To avoid high daycare costs, ask your company to let you work from home part-time or on flextime. Another perk for the family: ask your employer about their adoption assistance program if you are looking to adopt

However, if your first baby is on the way, take a look at life insurance, but not necessarily just the plan offered at work. For one thing, you could lose your job. And for another: you could find a better deal if you shop around.

One more thing: FSAs can be great for your family. While they will help with medical expenses, they can also cover daycare, after-school programs, and summer camps. Lee says you can put aside a maximum of $5,000 of your gross income in your FSA, which can save you 20 to 30 percent in taxes.

4. Go to school.

Take any opportunity for personal and professional growth. Most employers are willing to pay for some tuition, according to Dallas Salisbury, president of the Employee Benefits Research Institute (EBRI).

You might get your company to chip in for that night class in accounting or even a stress-reliever like yoga. Your employer might not have a tuition reimbursement program -- Salisbury says ask anyway.

As for your vacation time: Take it all. Believe it or not, many employees still don't take all of their vacation days, according to Salisbury. While you don't want to seem like a lazy employee, keep in mind that it was your employer who offered you those days.

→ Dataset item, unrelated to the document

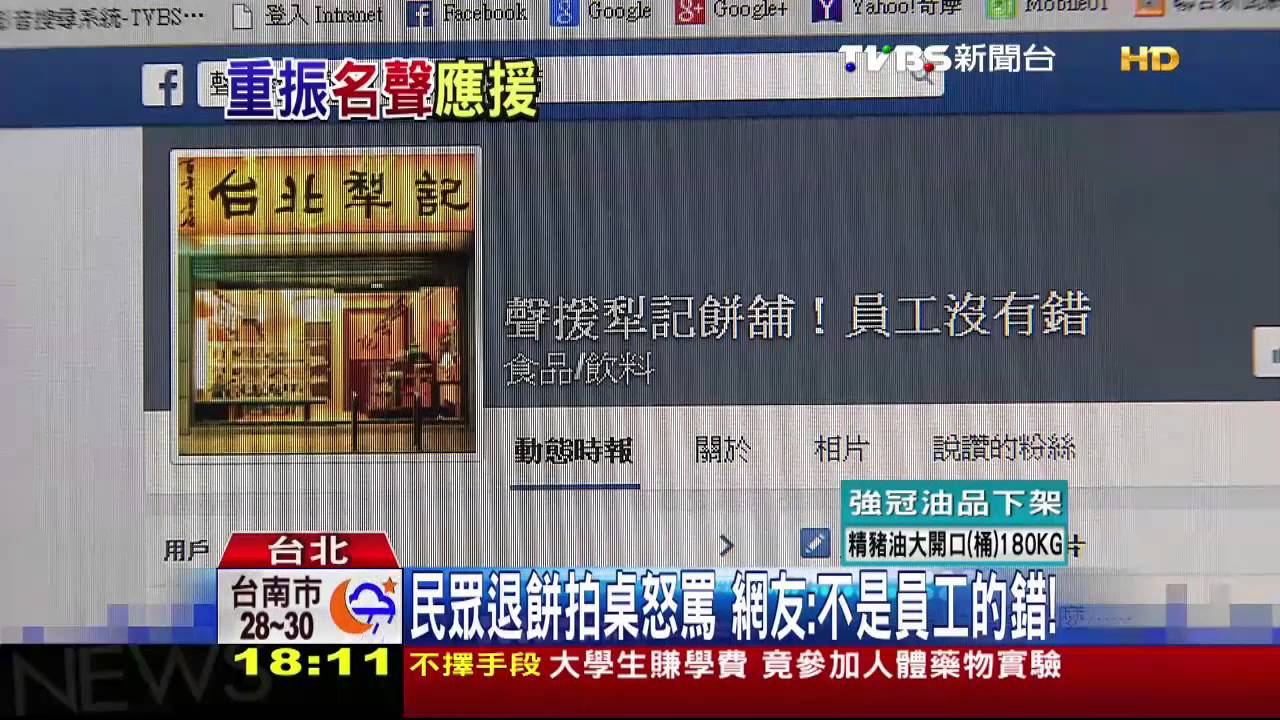 按讚「聲援犁記」 網友成立粉絲專頁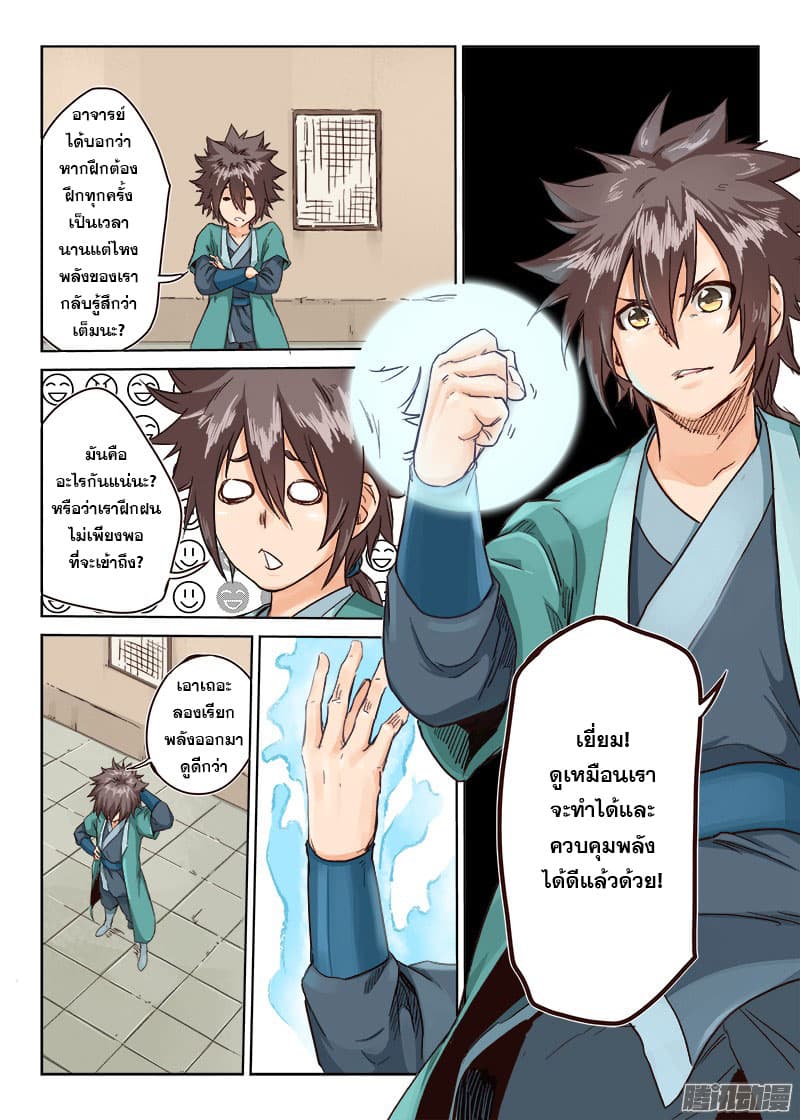 Star Martial God Technique page 9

If you are really afraid to take all your vacation, consider donating a few of your days to someone who could really use them. Many companies offer shared leave, which allows employees to donate their extra days to someone who needs time off because they are sick, or have a family circumstance.

5. Take the money and run.

One of the best perks employers can offer is the 401(k). If you aren't participating in your company's program, you've got to start. Your 401(k) allows you to save some of your earnings -- pre-tax. Even better, your employer will most likely match your contributions, depending on how long you've worked for the company, and been enrolled in the program.

If you don't milk your company's 401(k) plan for what it's worth, "It's leaving money on the table...almost like turning down a raise," according to Salisbury.

To fully take advantage, maximize your contributions by getting the most money possible out of your employer and saving the maximum of your pre-tax earnings.

Employees younger than 50 can make a maximum $14,000 in pre-tax contributions this year. A worker 50 or older can contribute up to $18,000.

Some employers also limit the percent of your income that you may contribute. If yours is one of them, Salisbury says, "Ask your employer why their rules are not up to current law."

If you're hesitating on contributing to the max, at least contribute to the level at which your employer will match you. To get an idea what different percent contributions will do to your take-home pay, check out the financial calculators at www.choosetosave.org.